Surgery is the only treatment with the potential to cure cancer that starts in the pancreas — but only if all the cancer can be removed. Taking out only part of the cancer generally does not improve treatment results for patients, and the surgery is complex with a lengthy recovery.
- If imaging studies, such as computed tomography (CT) scans, suggest that surgeons will be able to remove all of your cancer, your team may recommend surgery.
- If surgery is not a good option for you, you have other options, such as chemotherapy and radiation therapy.
Surgery for SCCA patients with pancreatic cancer or pancreatic NETs is performed at University of Washington Medical Center (UWMC) by expert surgeons specially trained to do your type of operation.
- Our surgeons participate in the American College of Surgeons National Surgical Quality Improvement Program for pancreatic surgery to track and improve outcomes.
- After your surgery, your care team at UWMC follows evidence-based guidelines to enhance your recovery (“early-recovery after surgery” protocols).
The main surgeries for pancreatic cancer or pancreatic NETs are:
- Whipple procedure (pancreatoduodenectomy)
- Distal pancreatectomy
- Total pancreatectomy
- Central pancreatectomy
In this complex operation, surgeons remove part of your stomach, part of your small intestine (the duodenum and part of the jejunum), your bile duct that's outside your liver, your gallbladder and the wide end of your pancreas near the center of your abdomen (called the head, neck and uncinate process).

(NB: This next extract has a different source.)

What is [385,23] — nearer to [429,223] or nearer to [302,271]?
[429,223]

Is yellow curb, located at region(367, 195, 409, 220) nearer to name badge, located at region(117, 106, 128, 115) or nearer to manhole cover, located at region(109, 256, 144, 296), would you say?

Then they pull your remaining jejunum up and connect your remaining bile duct, pancreas and stomach to it.
- The risk of complications from this operation is significantly lower when it’s performed at an experienced cancer center by a surgeon who does the procedure frequently.1,2
- The National Comprehensive Cancer Network recommends that pancreatic resections should be done at institutions that perform a large number of them annually (at least 15-20).2
- We have two surgeons at UWMC who perform pancreatic resections. They typically perform 70-90 of these procedures each year.
If you have pancreatic NETs that have spread to your liver, your team may recommend removing tumors from your liver either before or at the same time as the Whipple procedure. If liver surgery is not right for you, your team will offer other options to treat liver metastases.
If cancer is in the tail of your pancreas (the narrow end, near your side) and not in the head, your surgeon may remove the tail and body of your pancreas. Whenever possible, our surgeons try to leave your spleen, but they may have to remove it in order to get all the nearby lymph nodes.
In some situations, the entire pancreas is removed along with surrounding structures. Your surgeon may recommend this if your tumor is large, it involves almost your whole pancreas or it spans the central area from the neck to the body of the pancreas.
This approach may also be used for people with familial pancreatic cancer. They might have a Whipple procedure or distal pancreatectomy first. Then if follow-up care shows a lesion has developed in their remaining pancreas, the rest of the gland may be removed.
For pancreatic NETs, surgeons may be able to remove tissue from the center of your pancreas, leaving the rest. This is not an option for pancreatic ductal adenocarcinoma because of the likelihood of cancer spreading to your lymph nodes.
This is surgery to remove only pancreatic NETs (not exocrine pancreatic cancer), leaving the rest of your pancreas in place. It may be an option if you have small NETs in just one part of your pancreas. Based on the location of the NETs and whether they are likely to have spread, your surgeon may need to remove some other structures in the area, like part of your small intestine and nearby lymph nodes.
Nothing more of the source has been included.